Fig. 2 is a schematic illustration of a Data Cache Memory system (e.g., peripheral/memory means 301), incorporating a converter(s) (decoder(s)) 325 for converting (decoding) one or more inputted CPU mapped addresses, according to an embodiment of the present invention. The Data Cache Memory system comprises: a Hit/Miss Resolve unit 110 configured to determine whether CPU mapped addresses (inputted into said Data Cache Memory system 301 over lines 151, 152 and 153) relate to a cacheable or non-cacheable memory and whether there is a cache hit or cache miss, and further configured to send corresponding signals/commands to SRF Control unit 350 and to internal units of Data Cache Memory system 301; a Cache Controller unit 120 configured to control the operation of Data Cache Memory system 301, comprising: one or more Cache Request Handler units 121, 122, 123, etc. configured to determine for each cache miss whether it is a cache miss on reading the data or on writing the data, and comprising a LRU (Least Recently Used) Control unit 127 configured to determine whether there is an available storage space within said Data Cache Memory system 301, and if there is no (or insufficient) available storage space, then allocating the required storage space within said Data Cache Memory system 301 by enabling to perform a write back process; a Memory Interface 130 configured to enable Data Cache Memory system 301 to interact with an external memory (e.g., peripherals/memory means 302, 303 (Fig. IB), L2/L3 (Level 2/Level 3) cache memories, etc.); Data Cache Memory (device) 140 comprising a plurality of Data Cache Memory units 141, 142, 143, etc. for storing the data; and a Task Ready Queue unit 150 configured to keep a status of current cache misses being handled by Data Cache Memory system 301, and to send an indication to SRF Control unit 350 when said Data Cache Memory system 301 accomplishes handling such cache misses. Further, if Cache Controller 120 can handle each time only a single cache miss request, then a Cache Request Queue unit 125 can be provided within said Cache Controller 120 for maintaining a queue of cache miss requests.
────────────────
* Challenge *
Can you reproduce the entire passage on the data cache memory system word for word? These entries have no role here.

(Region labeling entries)
────────────────
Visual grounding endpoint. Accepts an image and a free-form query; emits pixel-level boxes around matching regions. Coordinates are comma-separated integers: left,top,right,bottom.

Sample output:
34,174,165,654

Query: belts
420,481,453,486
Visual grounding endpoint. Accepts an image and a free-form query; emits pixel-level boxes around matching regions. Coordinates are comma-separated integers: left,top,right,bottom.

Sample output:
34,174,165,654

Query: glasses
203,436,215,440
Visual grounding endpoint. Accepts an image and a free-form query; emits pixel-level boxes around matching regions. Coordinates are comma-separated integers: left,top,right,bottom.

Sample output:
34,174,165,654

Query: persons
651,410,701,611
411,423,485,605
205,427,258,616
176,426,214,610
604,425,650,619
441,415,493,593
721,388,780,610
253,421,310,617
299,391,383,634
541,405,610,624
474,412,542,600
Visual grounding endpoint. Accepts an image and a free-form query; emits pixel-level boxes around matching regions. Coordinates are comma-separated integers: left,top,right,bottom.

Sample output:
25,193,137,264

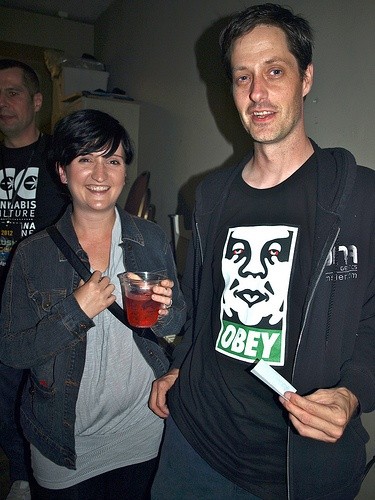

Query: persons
────────────────
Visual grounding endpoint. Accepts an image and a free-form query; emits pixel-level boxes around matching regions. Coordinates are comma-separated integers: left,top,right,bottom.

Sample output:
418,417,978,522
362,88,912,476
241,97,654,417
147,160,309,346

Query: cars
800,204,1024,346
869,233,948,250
────────────────
* Written solution *
Fig. 2 is a schematic illustration of a Data Cache Memory system (e.g., peripheral/memory means 301), incorporating a converter(s) (decoder(s)) 325 for converting (decoding) one or more inputted CPU mapped addresses, according to an embodiment of the present invention. The Data Cache Memory system comprises: a Hit/Miss Resolve unit 110 configured to determine whether CPU mapped addresses (inputted into said Data Cache Memory system 301 over lines 151, 152 and 153) relate to a cacheable or non-cacheable memory and whether there is a cache hit or cache miss, and further configured to send corresponding signals/commands to SRF Control unit 350 and to internal units of Data Cache Memory system 301; a Cache Controller unit 120 configured to control the operation of Data Cache Memory system 301, comprising: one or more Cache Request Handler units 121, 122, 123, etc. configured to determine for each cache miss whether it is a cache miss on reading the data or on writing the data, and comprising a LRU (Least Recently Used) Control unit 127 configured to determine whether there is an available storage space within said Data Cache Memory system 301, and if there is no (or insufficient) available storage space, then allocating the required storage space within said Data Cache Memory system 301 by enabling to perform a write back process; a Memory Interface 130 configured to enable Data Cache Memory system 301 to interact with an external memory (e.g., peripherals/memory means 302, 303 (Fig. IB), L2/L3 (Level 2/Level 3) cache memories, etc.); Data Cache Memory (device) 140 comprising a plurality of Data Cache Memory units 141, 142, 143, etc. for storing the data; and a Task Ready Queue unit 150 configured to keep a status of current cache misses being handled by Data Cache Memory system 301, and to send an indication to SRF Control unit 350 when said Data Cache Memory system 301 accomplishes handling such cache misses. Further, if Cache Controller 120 can handle each time only a single cache miss request, then a Cache Request Queue unit 125 can be provided within said Cache Controller 120 for maintaining a queue of cache miss requests.